Alarming Increase In Children As Young As Five Playing Truant

20/10/2010 11:16 | Updated 22 May 2015

New figures have revealed an alarming increase in children as young as five playing truant from school.

More than 63,00 primary and secondary school children were absent from school on typical days in the autumn and spring terms of 2009/10. More than 4,000 of these were five-year-olds.

The findings reveal that primary school students missed 0.68 per cent of half days, up from 0.65 per cent for the same terms in 2008/09, and 0.52 per cent three years ago in 2006/07.

The figures add up to 22,742 primary aged youngsters missing lessons on a typical school day in 2009/10 compared to 21,751 in 2008/9 and 17,828 in 2006/7.

The figures suggest that even more parents are taking children out of school during term time to enjoy cheaper family holidays.

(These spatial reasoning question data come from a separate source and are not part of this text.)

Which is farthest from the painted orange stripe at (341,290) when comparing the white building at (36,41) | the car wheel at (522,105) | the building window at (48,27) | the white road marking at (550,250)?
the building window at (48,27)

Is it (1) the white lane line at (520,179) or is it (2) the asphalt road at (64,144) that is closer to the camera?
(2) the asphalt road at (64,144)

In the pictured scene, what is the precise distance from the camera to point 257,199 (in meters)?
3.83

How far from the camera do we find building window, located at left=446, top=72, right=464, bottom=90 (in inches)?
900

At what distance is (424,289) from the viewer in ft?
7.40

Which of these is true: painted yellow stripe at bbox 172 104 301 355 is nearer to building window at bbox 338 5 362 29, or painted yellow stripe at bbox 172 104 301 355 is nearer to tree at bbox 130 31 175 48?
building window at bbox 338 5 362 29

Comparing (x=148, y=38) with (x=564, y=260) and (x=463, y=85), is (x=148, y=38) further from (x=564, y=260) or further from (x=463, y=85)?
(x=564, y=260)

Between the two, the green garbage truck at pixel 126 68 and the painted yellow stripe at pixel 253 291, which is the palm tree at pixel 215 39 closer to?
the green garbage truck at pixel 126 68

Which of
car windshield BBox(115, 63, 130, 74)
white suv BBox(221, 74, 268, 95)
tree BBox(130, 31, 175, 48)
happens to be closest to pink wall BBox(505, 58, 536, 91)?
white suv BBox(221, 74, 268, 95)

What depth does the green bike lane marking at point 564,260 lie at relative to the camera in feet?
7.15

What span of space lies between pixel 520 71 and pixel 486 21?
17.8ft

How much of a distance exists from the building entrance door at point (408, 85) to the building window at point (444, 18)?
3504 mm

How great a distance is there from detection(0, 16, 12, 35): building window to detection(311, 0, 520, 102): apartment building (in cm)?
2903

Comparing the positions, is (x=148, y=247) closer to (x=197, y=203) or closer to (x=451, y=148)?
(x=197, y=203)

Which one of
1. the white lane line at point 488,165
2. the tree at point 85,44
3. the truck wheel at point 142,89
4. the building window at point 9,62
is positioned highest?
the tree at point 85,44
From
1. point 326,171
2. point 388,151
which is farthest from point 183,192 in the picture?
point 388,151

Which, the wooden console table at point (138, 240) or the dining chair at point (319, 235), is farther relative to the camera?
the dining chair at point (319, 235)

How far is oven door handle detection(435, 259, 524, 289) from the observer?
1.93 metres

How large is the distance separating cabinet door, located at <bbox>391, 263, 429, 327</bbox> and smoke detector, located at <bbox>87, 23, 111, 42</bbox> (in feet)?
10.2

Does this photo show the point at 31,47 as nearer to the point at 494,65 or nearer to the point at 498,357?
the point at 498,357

Statistics already show around 3.9 million days in the autumn and spring term 2009/10 were missed due to family get-aways, with one in four such breaks not being approved by the child's school.

Nick Gibb, the School's Minister, said absenteeism in schools is still too high, despite the report finding a drop overall.

He said: 'It is crucial that children are not missing out on valuable lessons that could leave them vulnerable to falling behind.'

Overall truancy levels in primary and secondary schools has fallen slightly to 1.01 per cent of half days missed, from 1.03 per cent for the same two terms the year before.